[STATED PROBLEM 1] Count the lines in the listing that contain the string "bottom", and reply with that number alone.
** start EXCERPTED TEXT **
Lorraine Flint et al. v. Feit Electric Company, Inc.
This text of Lorraine Flint et al. v. Feit Electric Company, Inc. (Lorraine Flint et al. v. Feit Electric Company, Inc.) is published on Counsel Stack Legal Research, covering District Court, M.D. Tennessee primary law. Counsel Stack provides free access to over 12 million legal documents including statutes, case law, regulations, and constitutions.
Opinion
UNITED STATES DISTRICT COURT FOR THE MIDDLE DISTRICT OF TENNESSEE NASHVILLE DIVISION
Lorraine Flint et al., Plaintiffs, Case No. 3:24-cv-00324 v. Judge Eli J. Richardson Feit Electric Company, Inc., Magistrate Judge Luke A. Evans Defendant.
** end EXCERPTED TEXT **
[STATED PROBLEM 2]
Answer these questions from the case text:
(a) To how many legal documents does Counsel Stack offer free access?
(b) Which division of the court is named?
(c) Who is listed as the magistrate judge?
** start DATA RECORDS **
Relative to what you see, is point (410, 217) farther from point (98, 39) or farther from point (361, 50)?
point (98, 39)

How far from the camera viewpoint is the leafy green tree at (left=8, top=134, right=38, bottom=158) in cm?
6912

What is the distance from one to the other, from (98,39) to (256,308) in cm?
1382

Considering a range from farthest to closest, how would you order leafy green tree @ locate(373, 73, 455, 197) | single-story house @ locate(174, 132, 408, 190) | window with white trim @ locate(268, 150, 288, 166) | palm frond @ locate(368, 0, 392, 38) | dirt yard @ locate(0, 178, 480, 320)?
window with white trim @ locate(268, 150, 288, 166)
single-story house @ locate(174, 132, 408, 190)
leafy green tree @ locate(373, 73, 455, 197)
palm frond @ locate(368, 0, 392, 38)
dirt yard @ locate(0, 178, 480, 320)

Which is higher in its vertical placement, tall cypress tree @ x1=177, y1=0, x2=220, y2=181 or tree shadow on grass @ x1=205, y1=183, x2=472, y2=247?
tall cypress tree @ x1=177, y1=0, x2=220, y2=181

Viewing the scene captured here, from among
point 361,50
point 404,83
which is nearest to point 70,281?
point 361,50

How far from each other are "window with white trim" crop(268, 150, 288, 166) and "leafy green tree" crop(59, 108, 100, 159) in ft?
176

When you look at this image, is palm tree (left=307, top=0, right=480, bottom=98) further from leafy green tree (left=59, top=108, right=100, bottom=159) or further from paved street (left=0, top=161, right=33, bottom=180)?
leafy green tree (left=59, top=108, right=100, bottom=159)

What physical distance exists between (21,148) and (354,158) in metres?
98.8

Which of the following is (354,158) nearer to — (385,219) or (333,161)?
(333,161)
** end DATA RECORDS **
** start DATA RECORDS **
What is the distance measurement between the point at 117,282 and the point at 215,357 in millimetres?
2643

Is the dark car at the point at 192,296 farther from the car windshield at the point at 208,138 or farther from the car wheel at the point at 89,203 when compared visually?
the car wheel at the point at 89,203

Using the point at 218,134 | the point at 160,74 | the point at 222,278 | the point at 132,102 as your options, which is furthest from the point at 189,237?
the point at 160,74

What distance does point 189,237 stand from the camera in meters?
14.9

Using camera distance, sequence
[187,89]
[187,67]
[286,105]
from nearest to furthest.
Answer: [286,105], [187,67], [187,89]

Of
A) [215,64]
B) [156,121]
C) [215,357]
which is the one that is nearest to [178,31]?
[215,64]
** end DATA RECORDS **
[EXERCISE SOLUTION 1] 3

[EXERCISE SOLUTION 2]
(a) Over 12 million
(b) Nashville Division
(c) Luke A. Evans